Late last year, to protect hospitality workers from sexual harassment and assault, the Chicago City Council passed what is known as the “Hands Off Pants On” ordinance.  This legislation requires all Chicago hotels to:

  1. provide a “panic button” for employees working alone;
  2. adopt an effective anti-sexual harassment policy; and
  3. face real “teeth” such as fines and other penalties for repeat offenses or for retaliating against workers who raise complaints.

While the law’s details are interesting, what it represents more broadly offers a lesson for all employers.

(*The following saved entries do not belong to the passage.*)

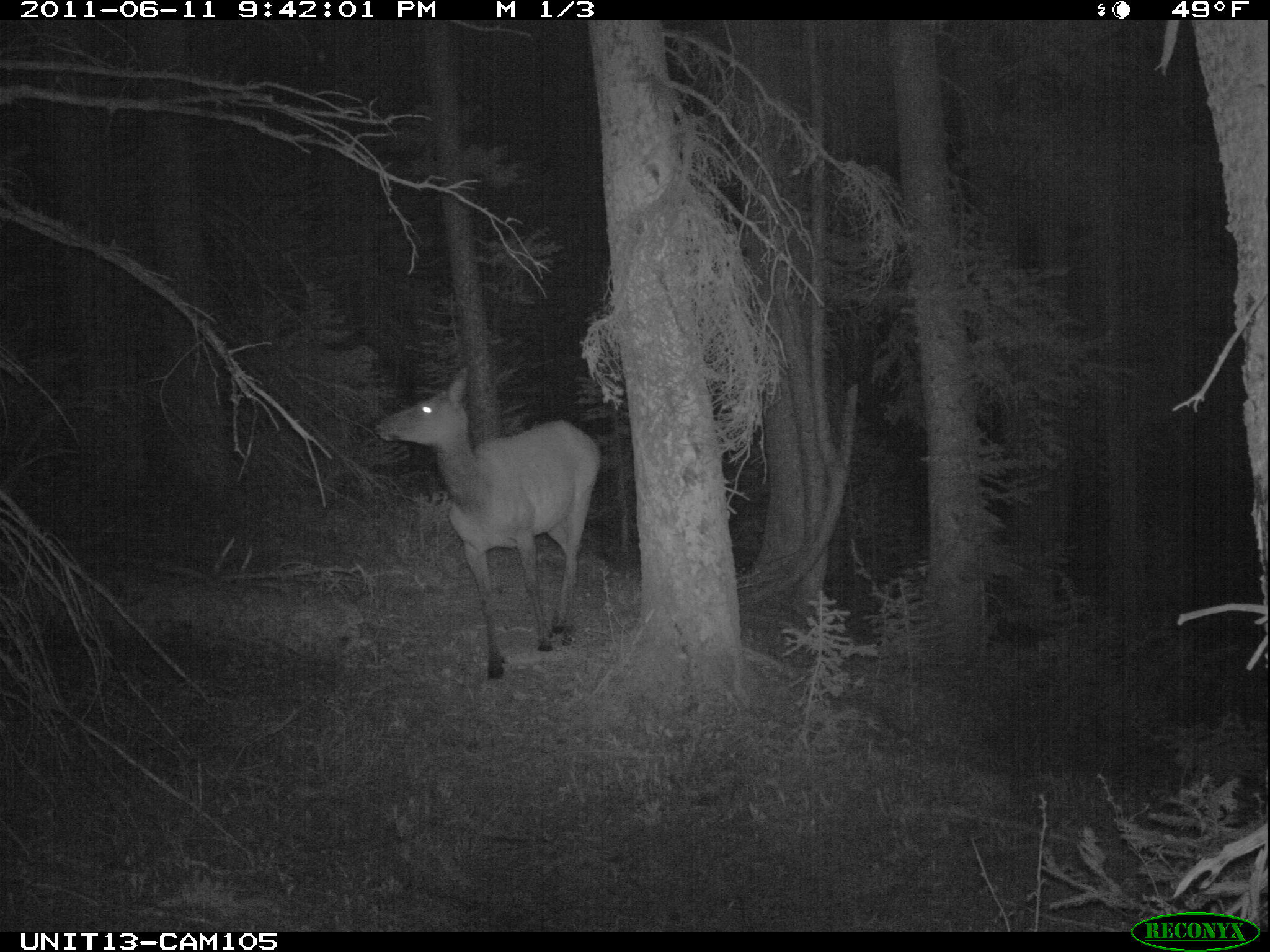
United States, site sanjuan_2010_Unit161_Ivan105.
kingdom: Animalia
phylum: Chordata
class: Mammalia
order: Artiodactyla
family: Cervidae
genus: Cervus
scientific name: Cervus elaphus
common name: red deer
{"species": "Cervus elaphus (red deer)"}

First, the ordinance appears unique in requiring a specific action to protect vulnerable workers:  employers must provide all employees who work alone in guest rooms or restrooms a “panic button” (or other portable emergency contact device) that alerts and summons hotel security or management to their location in response to a crime, sexual harassment or assault, or other emergency.  While existing federal and state laws created a duty for employers to protect its employees, this legislation uniquely sets out a specific method they must use to address a specifically risky situation.  This law resulted after many hospitality employees reported on years of assaults and being subjected to hotel guests’ inappropriate behavior.

Second, this local law requires hotels to develop, maintain, and comply with a written anti-sexual harassment policy that protects employees from assaults and harassment by hotel guests.  While many hotels likely already had general policies, this ordinance suggests that local lawmakers concluded the policies were not being complied with or were ineffective.  The new law includes detailed requirements for the policy that go beyond normal employer rules, including (i) instructing employees to stop working and leave the area of any perceived danger, (ii) providing temporary work assignments for complaining employees while a guest remains at the hotel, and (iii) providing paid time off for employees to file police reports or testify in resulting legal proceedings.

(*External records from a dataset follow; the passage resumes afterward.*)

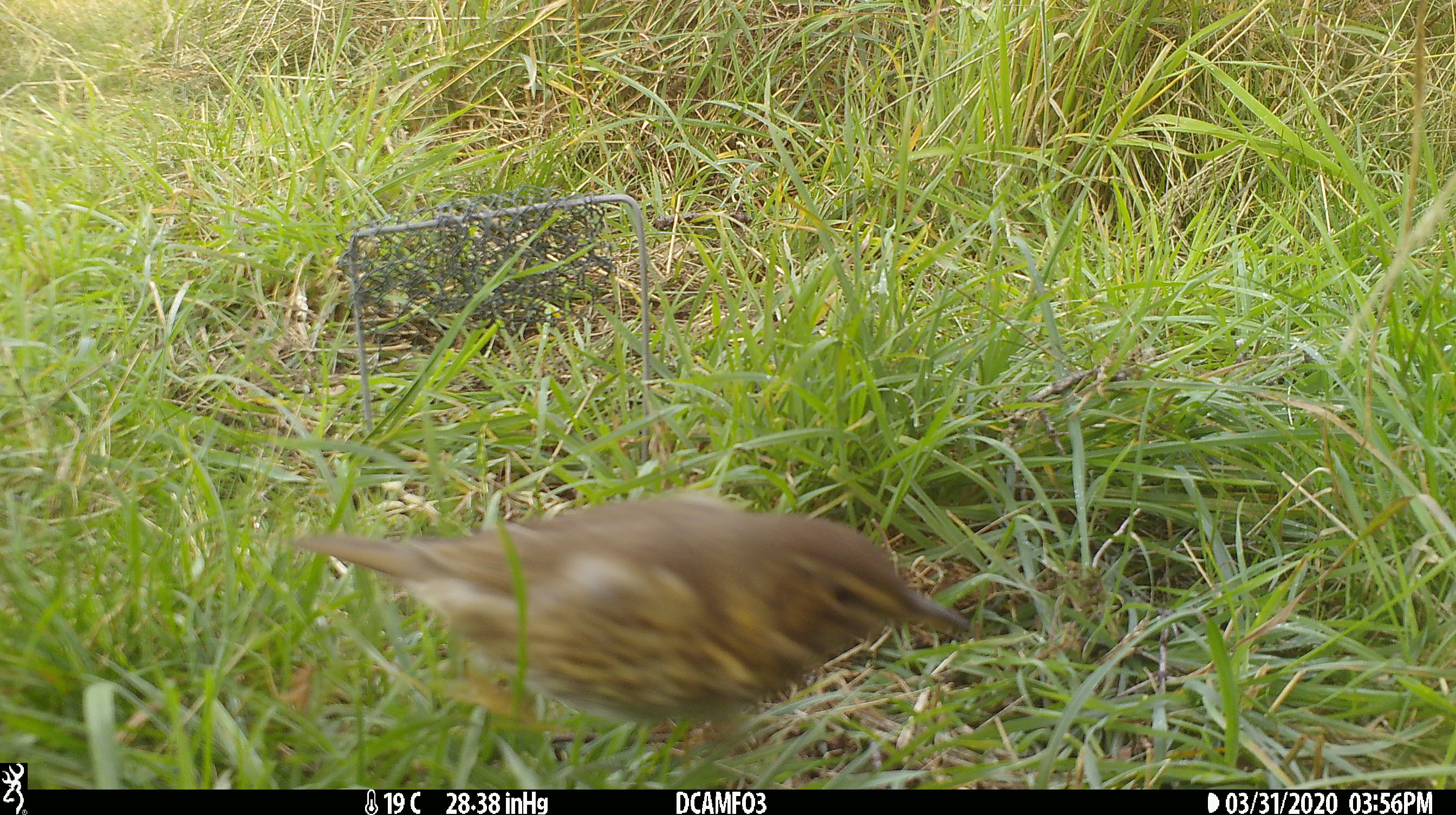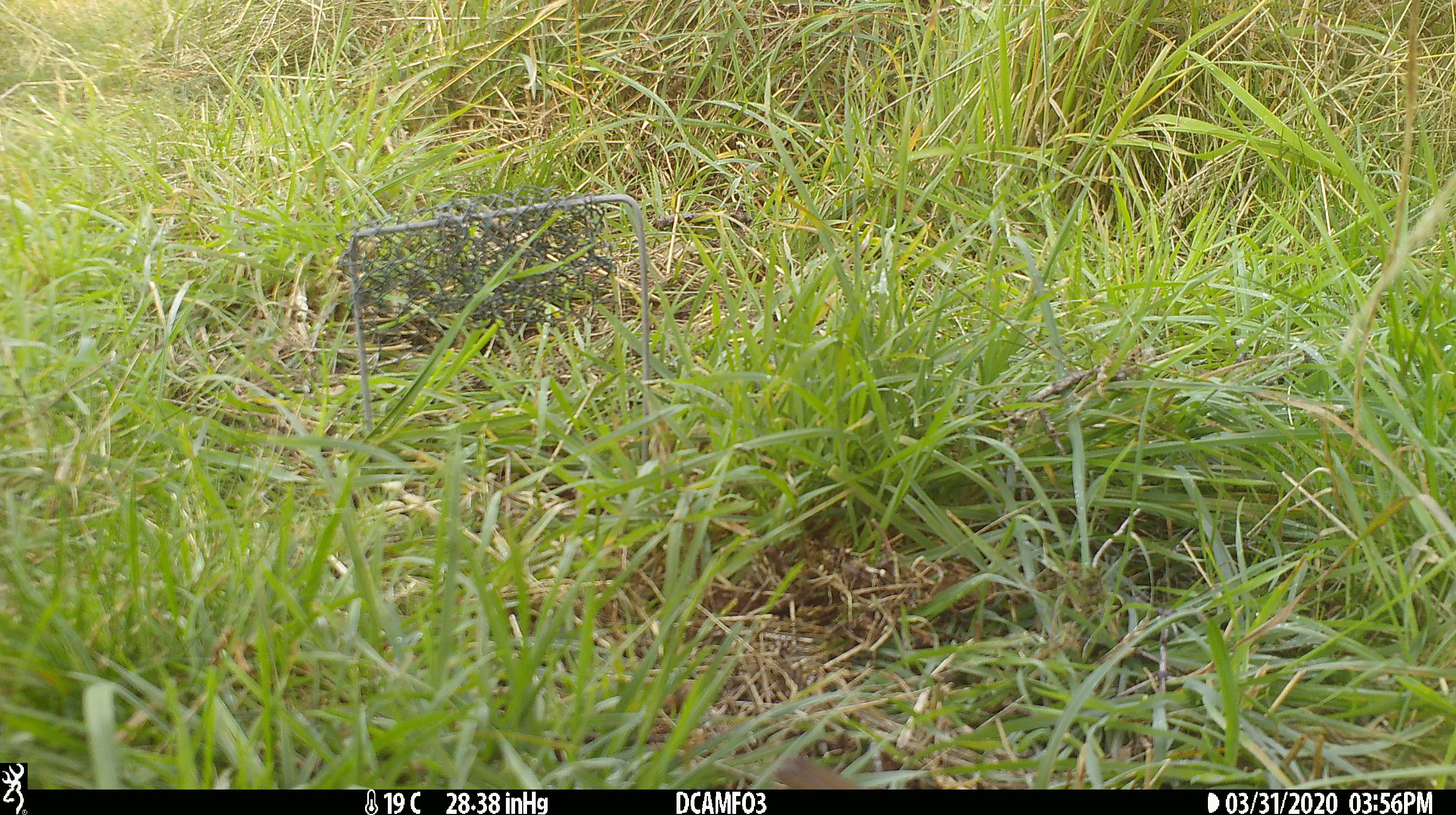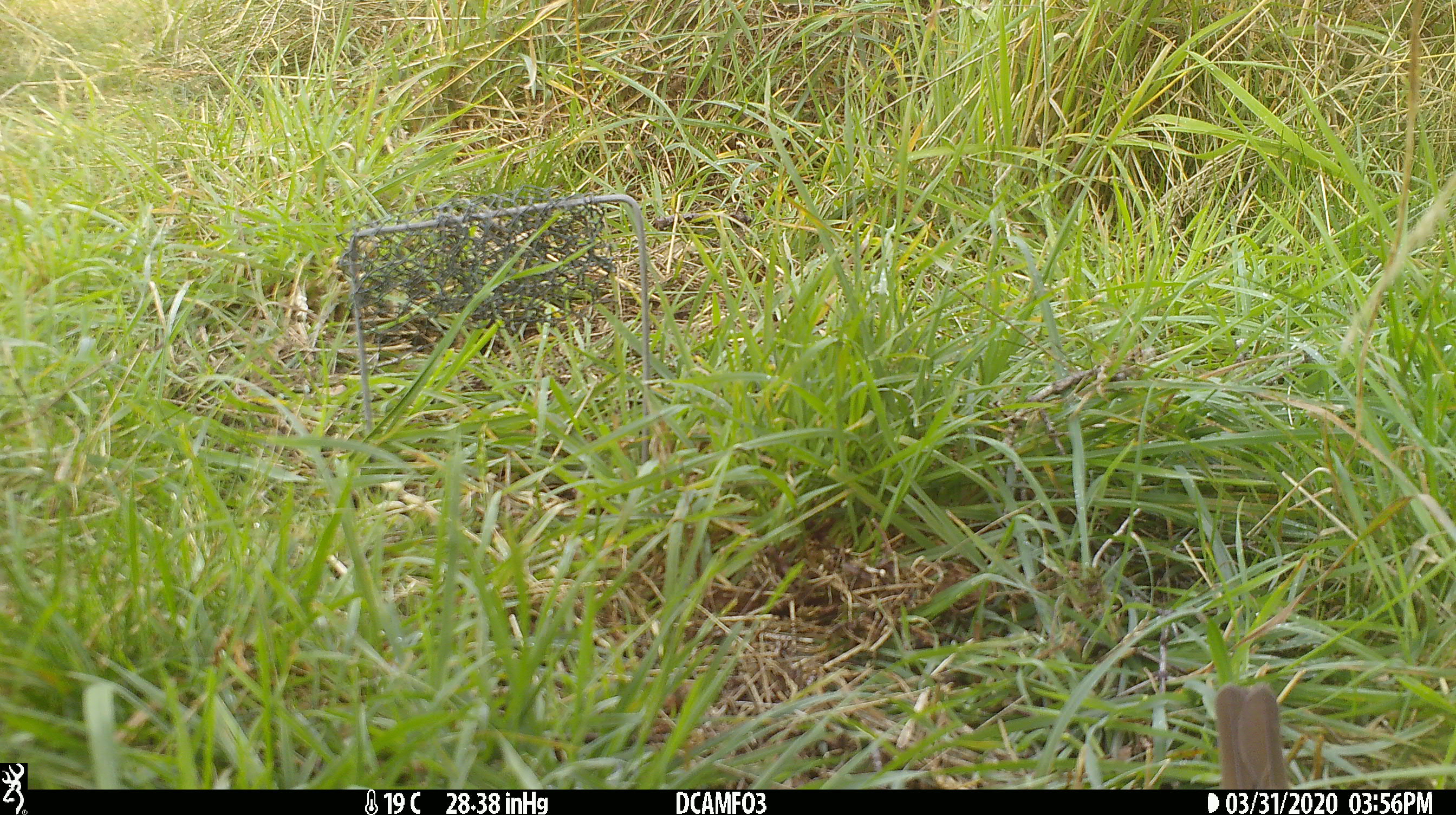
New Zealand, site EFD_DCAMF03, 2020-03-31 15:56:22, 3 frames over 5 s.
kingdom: Animalia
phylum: Chordata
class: Aves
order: Passeriformes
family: Turdidae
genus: Turdus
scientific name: Turdus philomelos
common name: song thrush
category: thrush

Finally, clearly anticipating a possible weakness in the panic button provision, the ordinance also makes it unlawful for hotels to retaliate against employees for reasonably using a panic button or speaking out about a violation of this law.  Further, the ordinance provides daily fines for violations, and states that hotels with 2 or more violations in any 12-month period may have their business license suspended or revoked.  For local hotel operators, those are potentially serious penalties.

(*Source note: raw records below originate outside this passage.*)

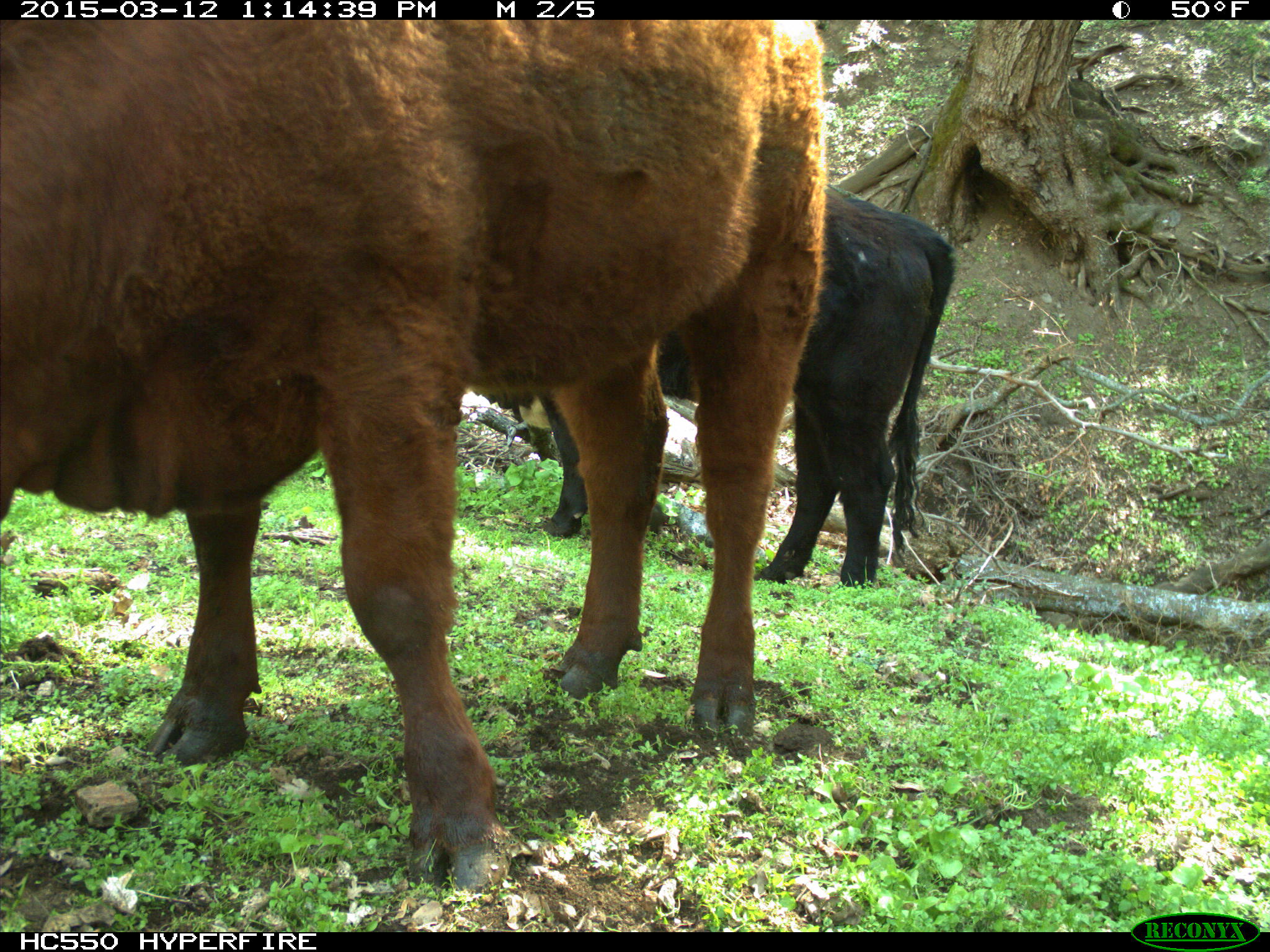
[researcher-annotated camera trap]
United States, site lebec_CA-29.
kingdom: Animalia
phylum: Chordata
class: Mammalia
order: Artiodactyla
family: Bovidae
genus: Bos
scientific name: Bos taurus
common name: domestic cow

But if you are not a Chicago area hotel, why does this law matter?  Well, it should remind all employers that they need to take specific steps to protect all employees, including uniquely vulnerable employees, from assaults and sexual harassment.  One-size-fits-all policies that are not effective will not be enough.  If employers do not take sufficient steps that really work, local or state authorities may require certain additional actions.  As with this Chicago ordinance, those requirements might be detailed and costly, with a real impact on business operations.

Likewise, this Chicago law underscores that employers must seriously address issues of employee sexual harassment and assault – whether by co-workers, visitors or customers – and take all reasonable steps to prevent it, as well as addressing it when it happens anyway.  Failing to act, whether in a community generally, an industry specifically, or at a single worksite, causes real harm to employees and liability to employers.  Further, employers who are deemed “unresponsive” to such issues or “unwilling” to protect their employees may receive public scorn, harm employee relations and their public reputations, and may even get legislative attention they certainly should want to avoid.